- _Dataset extract_:
####
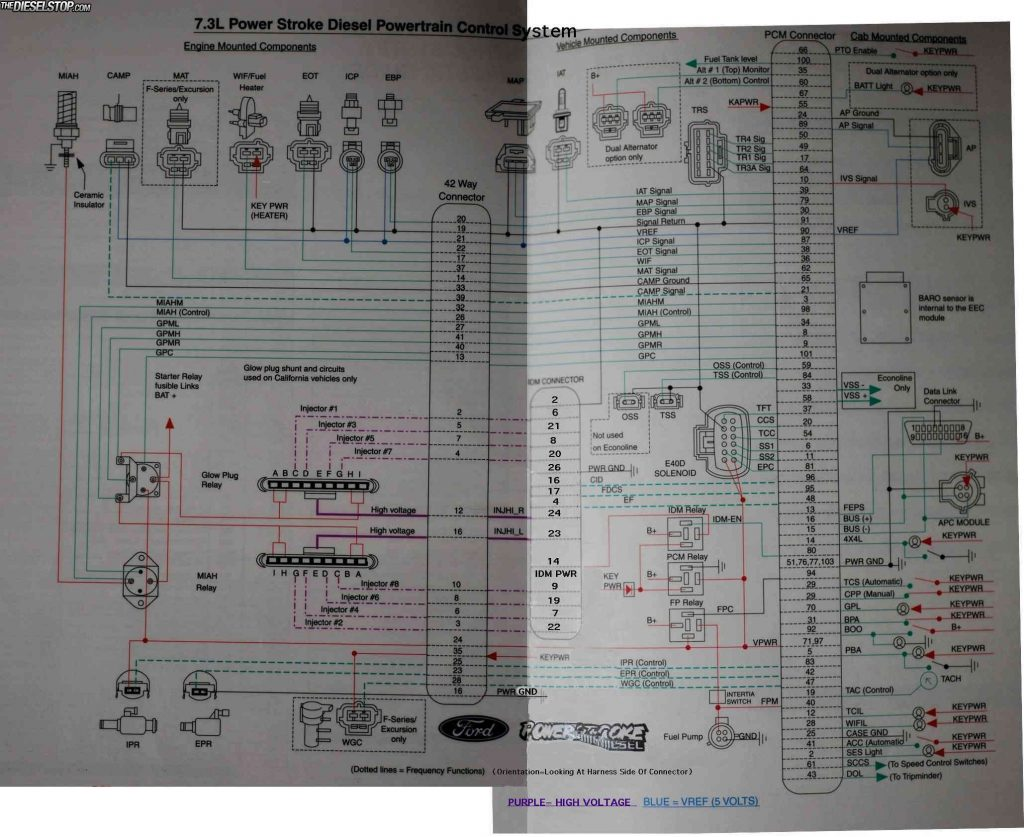 7 3l Wiring Schematic Printable  Very Handy
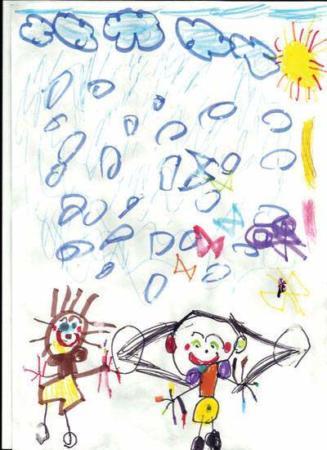 image, شناخت روانشناسی شخصیت بچه ها با نقاشی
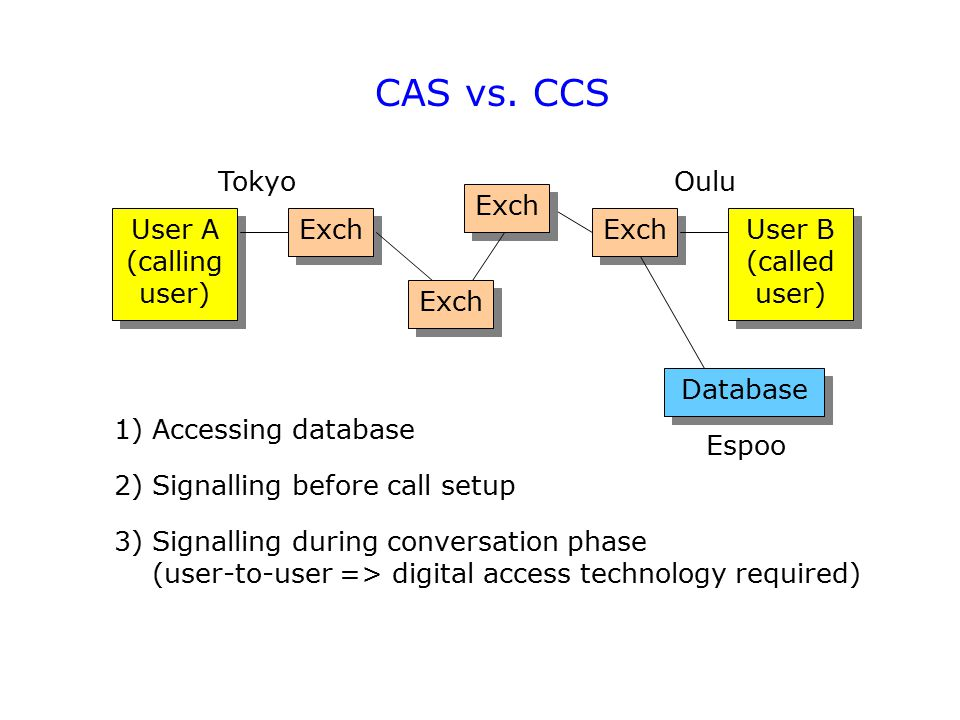 CAS vs. CCS Tokyo Oulu Exch User A (calling user) Exch Exch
####
- _Task item_:
Reproduce the entire listing above precisely, but keep the images out.

- _Solution to this exercise_:
 7 3l Wiring Schematic Printable  Very Handy
 image, شناخت روانشناسی شخصیت بچه ها با نقاشی
 CAS vs. CCS Tokyo Oulu Exch User A (calling user) Exch Exch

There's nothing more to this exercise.